SIDNEY – One may not think that adding fluoride into the public water system would cause such controversy, but implementing this additive is a reoccurring issue that Sidney residents can address on the Nov. 4 ballot.
Since fluoridation is now a state mandate, communities must vote in order to opt out.
While some advocate that it is toxic, others say it is beneficial for oral health.
Executive Director of the Nebraska Dental Association David O’Doherty said that adding fluoride lowers dental decay between 20 and 40 percent.
He said that 60 years of peer reviewed studies show that adding fluoride benefits everyone and is better for overall oral health.
“The state of Nebraska encourages the use of fluoride in the water as a preventative measure,” he said.
In fact, the issue was so pressing in Nebraska that three years ago it was made a priority bill by Sen. Joel Johnson.
O’Doherty said the rising cost of Nebraska’s Medicaid could potentially be reduced by preventing oral problems before they begin, and fluoridation would help remedy this problem.
He said the equivalent of the amount that would be added to the water is like an eye dropper full in a filled bath tub.
O’Doherty said the Center for Disease Control has this listed as one of the top ten public health measures.

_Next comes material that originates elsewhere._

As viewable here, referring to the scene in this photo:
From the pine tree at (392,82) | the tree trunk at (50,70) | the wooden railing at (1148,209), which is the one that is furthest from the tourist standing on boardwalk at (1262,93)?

The Nebraska State Board of Health “strongly supports the fluoridation of public drinking water as the most cost-effective, equitable and safe means of providing protection from tooth decay in a community.”
While many people see the benefits to adding fluoride to public water, other groups are not convinced it is beneficial.
Advocacy group, Nebraskans for Safe Water, maintains that the chemical use in fluoride – hydrofluorosilicic acid – causes bone cancer, brittle bones, thyroid damage and Attention Deficit Order.
While only one part per millionth is added to the water system, they say only 50 percent is excreted while the other accumulates on bones and skin.
The group cites Dr. Richard Foulkes – Canadian doctor – who said “fluoridation does not prevent tooth decay and may cause serious illness, birth defects and premature death.”
The also claim as of 2006 the American Dental Association does not recommend making baby formula with fluoridated water.
Fluoridated toothpaste is labeled “poison, do not swallow.”
They argue, “how can you not swallow fluoride if it is in the water?”
O’Doherty argues that “anything at inappropriate levels is poison.”
He also said “the pros outweigh the cons.”
O’Doherty said that Sidney is an ideal candidate for implementing fluoridating, stating that the area has 13 well cites.
“The initial cost is the down side,” he said.
City Manager Gary Person said that the initial cost of fluoridating Sidney’s water would cost between $50,000 and $100,000.
He said it is for Sidney residents to decide.